═══ Task material

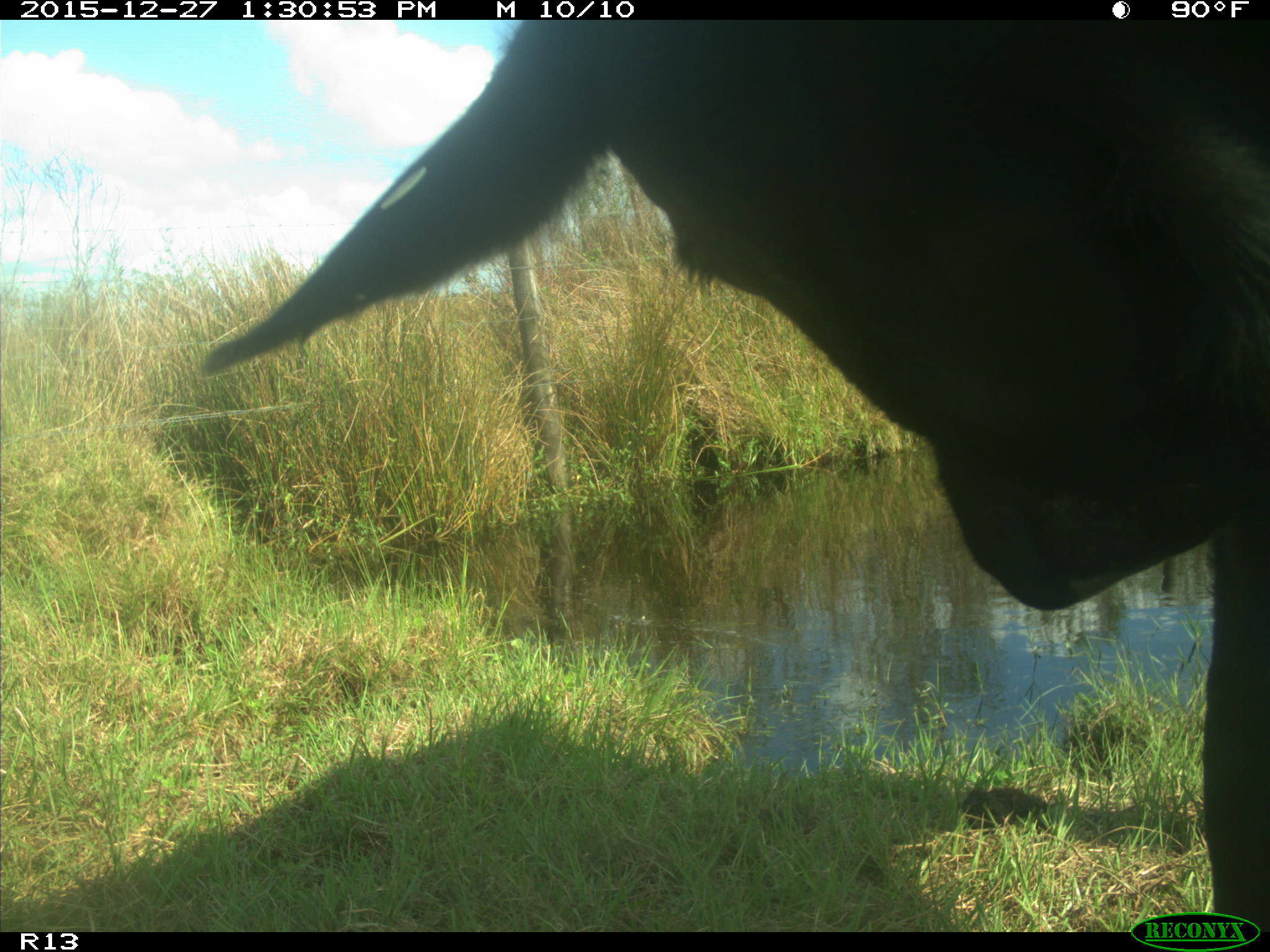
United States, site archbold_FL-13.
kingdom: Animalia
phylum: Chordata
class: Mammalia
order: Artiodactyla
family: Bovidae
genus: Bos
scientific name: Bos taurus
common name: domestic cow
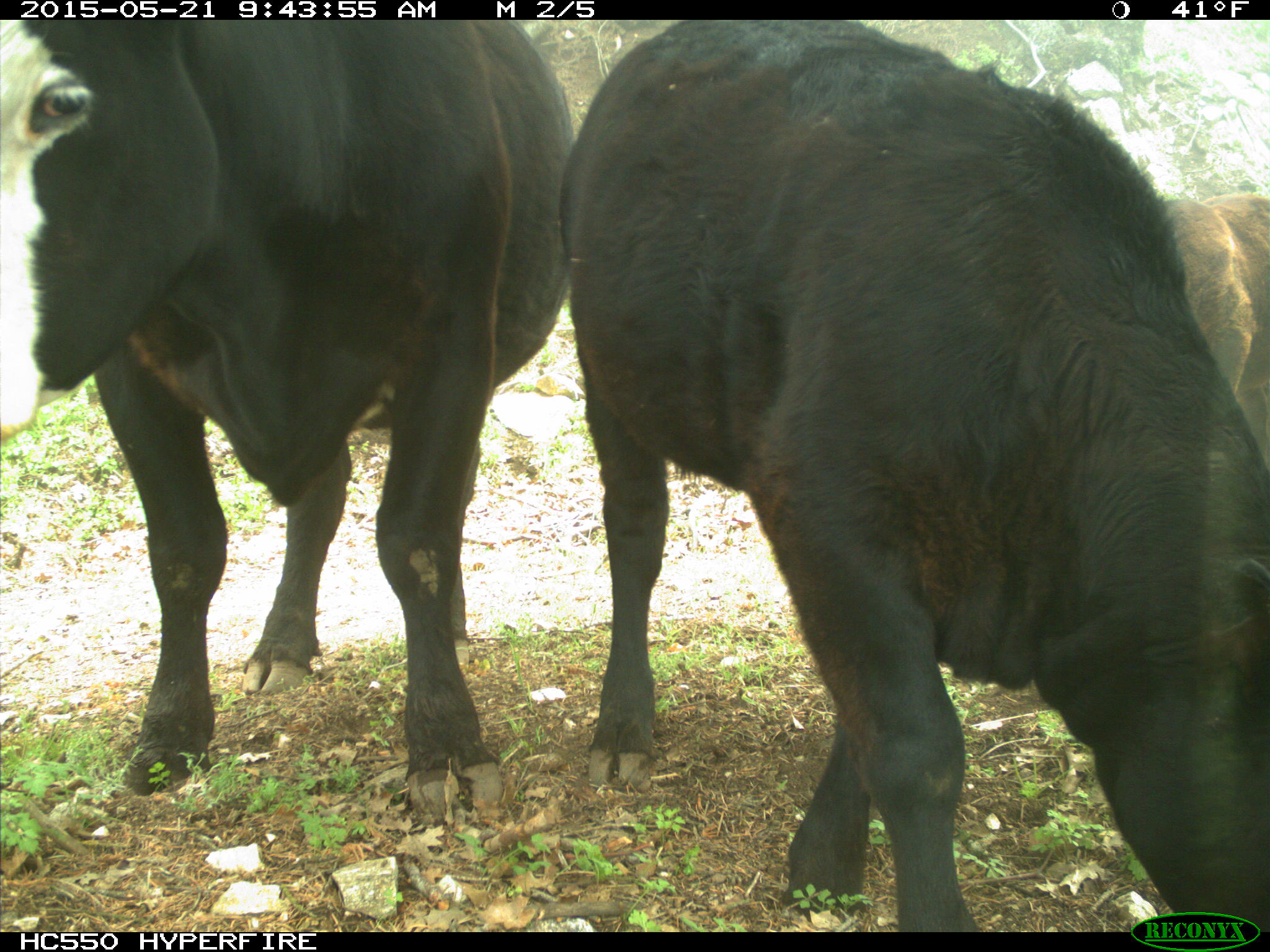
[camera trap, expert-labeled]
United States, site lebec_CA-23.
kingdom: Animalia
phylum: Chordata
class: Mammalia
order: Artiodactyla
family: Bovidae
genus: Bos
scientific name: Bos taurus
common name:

══════

§ How to complete this task
The answer must be an exact copy of the records, with no pictures in it.

§ Solution to this problem
United States, site archbold_FL-13.
kingdom: Animalia
phylum: Chordata
class: Mammalia
order: Artiodactyla
family: Bovidae
genus: Bos
scientific name: Bos taurus
common name: domestic cow
[camera trap, expert-labeled]
United States, site lebec_CA-23.
kingdom: Animalia
phylum: Chordata
class: Mammalia
order: Artiodactyla
family: Bovidae
genus: Bos
scientific name: Bos taurus
common name:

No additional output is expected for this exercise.